+++ Selected excerpt

Opinion
Argued April 15, 16, 1885. Decided May 4, 1885.
Under the statutes of Maryland of 1834, ch. 241, 1835, ch. 395, 1838, ch. 396, and 1844, ch. 281, and the instruments executed pursuant to those statutes, the tolls and revenues of the Chesapeake and Ohio Canal Company are mortgaged to the State of Maryland, to secure the repayment of money lent by the State to the company, and the payment of dividends and interest on the stock subscribed for by the State; subject, in the first place, to the appropriation of so much of the tolls and revenues as is necessary to keep the canal in repair, to provide the necessary supply of water, and to pay the salaries of officers and annual expenses; and, in the second place, to a mortgage to trustees to secure the payment of certain bonds of the company. And, at the suit in equity of the State and of such trustees, even before the State has taken possession under its mortgages, a general creditor of the company, who at the time of contracting his debt had notice of the provisions of the statutes and of the mortgages, will be restrained from levying on money deposited by the company in a bank, and needed to meet such necessary expenses.
Mr. Stewart Brown [ Mr. Arthur George Brown was with him on the brief] for appellant.
Mr. Charles J.M. Gwinn and Mr. Charles B. Roberts, Attorney-General of Maryland, for appellees.
This was an appeal from a decree in equity of the Circuit Court of the United States for the District of Maryland, restraining a judgment creditor of the Chesapeake and Ohio Canal Company from levying upon money deposited by that company in a bank in Baltimore. The case appeared by the record to be as follows:
The Chesapeake and Ohio Canal Company was incorporated, and constructed a canal from Georgetown in the District of Columbia to Cumberland in the State of Maryland, under statutes of Virginia and Maryland of 1824, confirmed by the act of Congress of March 3, 1825, ch. 52. 4 Stat. 101, 793-802.
Under the statute of Maryland of 1834, ch. 241, the State of Maryland lent to the company the sum of $2,000,000, to be used in the construction of the canal; and the company, on April 23, 1825, to secure the repayment of that sum and interest, made to the State a mortgage of "all and singular the lands and tenements, capital stock, estates and securities, goods and chattels, property and rights, now or at any time hereafter to be acquired, and the net tolls and revenues of the said company." No part of that loan, or of the interest accrued thereon, was ever paid.

++++++

:: Tasks to perform ::
1. In the Chesapeake and Ohio Canal opinion, what sum did the State of Maryland lend to the company under the statute of 1834, ch. 241?
2. Echo the Chesapeake and Ohio Canal opinion word for word, from "Mr. Stewart Brown" up to and including "Stat. 101, 793-802.".
3. Give what follows next in the Chesapeake and Ohio Canal opinion, picking up after its final sentence.

+++ Dataset

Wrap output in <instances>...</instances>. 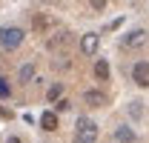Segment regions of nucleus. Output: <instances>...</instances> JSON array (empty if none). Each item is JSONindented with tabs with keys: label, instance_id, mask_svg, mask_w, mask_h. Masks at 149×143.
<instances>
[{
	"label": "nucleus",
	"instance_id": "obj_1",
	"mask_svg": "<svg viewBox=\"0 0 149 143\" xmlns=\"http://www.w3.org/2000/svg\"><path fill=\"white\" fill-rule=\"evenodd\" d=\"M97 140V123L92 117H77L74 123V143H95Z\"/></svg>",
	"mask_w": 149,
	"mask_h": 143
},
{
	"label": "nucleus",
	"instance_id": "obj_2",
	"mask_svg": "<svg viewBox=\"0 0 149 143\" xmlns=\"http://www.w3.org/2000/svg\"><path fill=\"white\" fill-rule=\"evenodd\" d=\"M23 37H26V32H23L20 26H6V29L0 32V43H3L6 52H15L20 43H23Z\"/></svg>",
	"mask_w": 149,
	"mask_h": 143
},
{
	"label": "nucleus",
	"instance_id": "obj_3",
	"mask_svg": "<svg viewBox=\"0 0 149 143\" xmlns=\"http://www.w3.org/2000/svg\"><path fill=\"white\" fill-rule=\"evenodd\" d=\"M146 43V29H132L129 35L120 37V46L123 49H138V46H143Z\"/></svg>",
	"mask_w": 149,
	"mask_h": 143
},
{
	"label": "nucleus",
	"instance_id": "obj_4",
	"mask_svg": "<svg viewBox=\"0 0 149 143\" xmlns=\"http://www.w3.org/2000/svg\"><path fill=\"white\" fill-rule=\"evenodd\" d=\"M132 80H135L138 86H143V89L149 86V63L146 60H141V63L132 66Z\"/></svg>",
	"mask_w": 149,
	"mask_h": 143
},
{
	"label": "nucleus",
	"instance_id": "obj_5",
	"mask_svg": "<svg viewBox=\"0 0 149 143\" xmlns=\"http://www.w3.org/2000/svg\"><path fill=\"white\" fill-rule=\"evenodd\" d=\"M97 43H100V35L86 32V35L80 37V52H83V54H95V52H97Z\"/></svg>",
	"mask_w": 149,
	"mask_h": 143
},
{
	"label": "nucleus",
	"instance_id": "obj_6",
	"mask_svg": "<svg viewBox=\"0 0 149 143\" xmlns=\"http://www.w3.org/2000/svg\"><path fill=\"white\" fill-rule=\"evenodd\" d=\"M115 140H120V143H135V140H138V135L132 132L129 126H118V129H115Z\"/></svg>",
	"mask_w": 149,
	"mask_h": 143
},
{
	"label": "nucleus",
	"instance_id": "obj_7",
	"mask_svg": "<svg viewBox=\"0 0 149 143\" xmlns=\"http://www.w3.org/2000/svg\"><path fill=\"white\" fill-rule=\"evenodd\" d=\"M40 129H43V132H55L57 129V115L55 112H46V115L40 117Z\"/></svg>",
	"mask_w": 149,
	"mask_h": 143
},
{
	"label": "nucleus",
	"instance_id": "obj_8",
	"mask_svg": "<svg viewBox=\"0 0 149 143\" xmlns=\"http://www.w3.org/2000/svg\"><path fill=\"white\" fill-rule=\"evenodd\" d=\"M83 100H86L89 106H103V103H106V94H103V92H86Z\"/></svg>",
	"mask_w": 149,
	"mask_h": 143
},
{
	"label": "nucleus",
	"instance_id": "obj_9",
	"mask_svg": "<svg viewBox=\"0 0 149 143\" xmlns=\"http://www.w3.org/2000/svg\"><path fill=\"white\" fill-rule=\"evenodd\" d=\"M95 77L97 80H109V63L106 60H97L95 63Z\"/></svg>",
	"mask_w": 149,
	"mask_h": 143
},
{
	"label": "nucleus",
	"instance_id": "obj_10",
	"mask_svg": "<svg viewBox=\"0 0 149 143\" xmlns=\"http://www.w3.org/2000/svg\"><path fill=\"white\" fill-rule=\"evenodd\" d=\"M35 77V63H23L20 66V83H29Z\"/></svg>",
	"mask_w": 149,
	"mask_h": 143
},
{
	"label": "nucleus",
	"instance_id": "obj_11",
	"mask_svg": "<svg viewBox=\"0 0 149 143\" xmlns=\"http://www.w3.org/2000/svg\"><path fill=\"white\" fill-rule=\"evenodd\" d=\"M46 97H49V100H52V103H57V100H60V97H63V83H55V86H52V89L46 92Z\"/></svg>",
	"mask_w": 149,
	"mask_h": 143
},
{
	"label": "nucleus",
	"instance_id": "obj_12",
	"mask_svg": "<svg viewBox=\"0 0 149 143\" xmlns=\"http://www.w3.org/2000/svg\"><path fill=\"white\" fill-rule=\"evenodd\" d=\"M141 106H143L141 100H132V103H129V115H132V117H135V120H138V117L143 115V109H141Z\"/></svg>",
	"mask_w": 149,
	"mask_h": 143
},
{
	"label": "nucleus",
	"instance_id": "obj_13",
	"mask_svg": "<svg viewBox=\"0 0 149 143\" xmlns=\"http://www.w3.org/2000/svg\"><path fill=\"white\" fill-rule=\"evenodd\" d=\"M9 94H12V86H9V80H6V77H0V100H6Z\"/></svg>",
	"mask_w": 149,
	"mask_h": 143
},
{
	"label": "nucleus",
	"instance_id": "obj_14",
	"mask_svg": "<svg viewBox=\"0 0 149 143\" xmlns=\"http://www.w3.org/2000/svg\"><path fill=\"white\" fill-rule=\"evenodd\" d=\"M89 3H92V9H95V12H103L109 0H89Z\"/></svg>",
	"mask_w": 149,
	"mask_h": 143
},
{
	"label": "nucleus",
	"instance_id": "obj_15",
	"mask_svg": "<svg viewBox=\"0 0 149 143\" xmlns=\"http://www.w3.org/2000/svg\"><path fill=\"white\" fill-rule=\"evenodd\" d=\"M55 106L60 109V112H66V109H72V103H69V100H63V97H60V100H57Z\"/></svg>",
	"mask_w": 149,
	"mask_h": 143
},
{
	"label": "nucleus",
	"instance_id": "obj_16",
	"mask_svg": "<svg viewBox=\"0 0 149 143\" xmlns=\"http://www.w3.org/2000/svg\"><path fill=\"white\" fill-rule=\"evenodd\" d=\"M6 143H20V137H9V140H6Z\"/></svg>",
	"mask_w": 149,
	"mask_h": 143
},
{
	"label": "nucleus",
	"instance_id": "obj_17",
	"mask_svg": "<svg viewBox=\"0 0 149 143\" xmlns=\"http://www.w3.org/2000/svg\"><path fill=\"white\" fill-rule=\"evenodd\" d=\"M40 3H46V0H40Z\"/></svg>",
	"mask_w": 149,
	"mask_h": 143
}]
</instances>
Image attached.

++++++

:: Responses by task ::
1. $2,000,000

2.
Mr. Stewart Brown [ Mr. Arthur George Brown was with him on the brief] for appellant.
Mr. Charles J.M. Gwinn and Mr. Charles B. Roberts, Attorney-General of Maryland, for appellees.
This was an appeal from a decree in equity of the Circuit Court of the United States for the District of Maryland, restraining a judgment creditor of the Chesapeake and Ohio Canal Company from levying upon money deposited by that company in a bank in Baltimore. The case appeared by the record to be as follows:
The Chesapeake and Ohio Canal Company was incorporated, and constructed a canal from Georgetown in the District of Columbia to Cumberland in the State of Maryland, under statutes of Virginia and Maryland of 1824, confirmed by the act of Congress of March 3, 1825, ch. 52. 4 Stat. 101, 793-802.

3.
Under the statute of Maryland of 1835, ch. 395, the State subscribed and paid for 30,000 shares, and under the statute of 1838, ch. 396, 13,750 shares, together constituting a majority of the stock in the company; first receiving from the company, as required by each statute, an instrument in writing under seal, by which the company guaranteed to the State the payment, out of the profits of the work, of six per cent. yearly on the money paid to it by the State under that statute, until the clear annual profits of the canal should be more than sufficient to discharge the sums which the company should be liable to pay annually to the State, and should be adequate to a dividend of six per cent. among its stockholders, and further agreed that thereafter the State should receive, upon the stock by it subscribed for, a proportional dividend upon the profits of the work as declared from time to time. The company never paid to the State any part of such dividends or interest.
On May 15, 1839, the company, as required by the statute of 1838, and to secure the payment to the State of interest for three years at the yearly rate of five per cent. on stock issued by the State under that statute to the amount of $1,375,000, made another mortgage to the State of its lands and tenements, property and effects, as well as of its net tolls and revenue. No part of this interest was paid.
The statute of Maryland of 1844, ch. 281, authorized the company to borrow money and issue its bonds to the amount of $1,700,000, to provide means for completing its canal to Cumberland, and contained the following provisions:
SEC. 2. "The bonds so issued as aforesaid shall appear on the face of the same to be preferred liens on the revenues of said company, according to the provisions of this act, and with the assent of the said company, as is hereinafter provided for; the said bonds, without any preference or priority over each other on account of date, shall be preferred liens on the revenues and tolls that may accrue to the said company from the entire and every part of the canal and its works between Georgetown and Cumberland, which are hereby pledged and appropriated to the payment of the same, and the interest to accrue thereon, in the manner hereinafter mentioned: Provided, however, that this State shall in no case be bound or held responsible for the payment of said bonds, or the interest thereon: And provided further, that the president and directors of the said company shall from time to time, and at all times hereafter, have the privilege and authority to use and apply such portion of said revenues and tolls as in their opinion may be necessary to put and keep the said canal in good condition and repair for transportation, provide the requisite supply of water, and pay the salaries of officers and agents, and the current expenses of the said company."
SEC. 4. "That the rights and liens of this State upon the revenues of the Chesapeake and Ohio Canal Company shall be held and considered as waived, deferred and postponed in favor of the bonds that may be issued under the aforegoing sections, so as to make the said bonds, and the interest to accrue thereon, preferred and absolute liens on said revenues, according to the provisions of the second section of this act, until said bonds and interest shall be fully paid."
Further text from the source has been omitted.